Jason Love is a standup comedian from Thousand Oaks, California.

==Career==
Love began his career in 2003 by syndicating Snapshots, a daily cartoon published by newspapers such as The Denver Post and Tampa Bay Times. From 2003 to 2007, Love worked as a humor columnist for the Ventura County Star.

Since 2008, Love has worked as a standup comedian, performing more than 200 times per year for comedy clubs, corporations, and cruise ships, and private parties.
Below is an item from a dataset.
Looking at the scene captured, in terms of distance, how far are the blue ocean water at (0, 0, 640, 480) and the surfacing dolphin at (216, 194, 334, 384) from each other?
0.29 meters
Jason runs a non-profit organization, Love & Laughter, that brings free standup comedy shows to cancer support locations in the country.

In 2017, he recorded a Dry Bar Comedy special, Jokes On Me.

His second Moron was produced by 800 Pound Gorilla and has been broadcast on Pandora and Sirius XM.

Since the COVID-19 pandemic, Love has produced a virtual show, Live Comedy in Your Living Room. It features professional comics performing live from around the US.

He is represented by Levity Entertainment Group.

==Standup comedy==
Known for his “clean style and quirky spirit", Jason Love headlines at comedy clubs and cruise ships while producing his own shows at venues such as the San Diego County Fair and performing arts centers. The VC Reporter describes Jason as a "lean, clean, jokin’ machine."

===Television===
- Luck (HBO); played a horse race expert
- Last Comic Standing (NBC)
- Laughs on Fox
- Today's Riff (TBS)
- Standup and Deliver on Nuvo TV
- One-hour special for Dry Bar Comedy
- Host of the video series “Canned” produced by Studio 805.
- Hosted for the Ventura County Star a number of humorous videos produced by Anthony Plascencia.

===Radio===
- Appeared on The Bob & Tom Show radio program
- Podcast Labor of Love produced by Sideshow Network
- Sirius XM channel Laughs USA

===Cruise lines===
- Royal Caribbean
- Celebrity
- Norwegian
- Carnival
- Holland America
- Princess

===Casinos and clubs===
- Brad Garrett's
- The Improv
- Laugh Factory
- Stardome
- Caroline's on Broadway
- Flappers
- Punchline
- Zanies
- Edgewater
- Comedy Store
- Balboa Theatre
- Hermosa Comedy & Magic
- Standup Live
- Parlor Live

===Internet===
- Podcast, Labor of Love
- Livestream series Jason Love & Friends
- Pandora Radio

===Armed Forces Entertainment===
- Performed in Afghanistan for the troops

==Discography==
Metro Man

Jokes On Me

==Publications==
Snapshots: The Big Picture (ISBN 978-1419685163)

So It Goes: Stories for People Who Laugh (ISBN 978-1439260999)

Quotes from Jason Love's standup act can be found in Reader's Digest as well as the books Comedy Thesaurus and Squeaky Clean Comedy.

==Awards==
2006: Second Place in Humor for circulations over 100K from The National Society of Newspaper Columnists.

Love was a finalist at the Cabo Comedy Festival and at the World Series of Comedy in Vegas.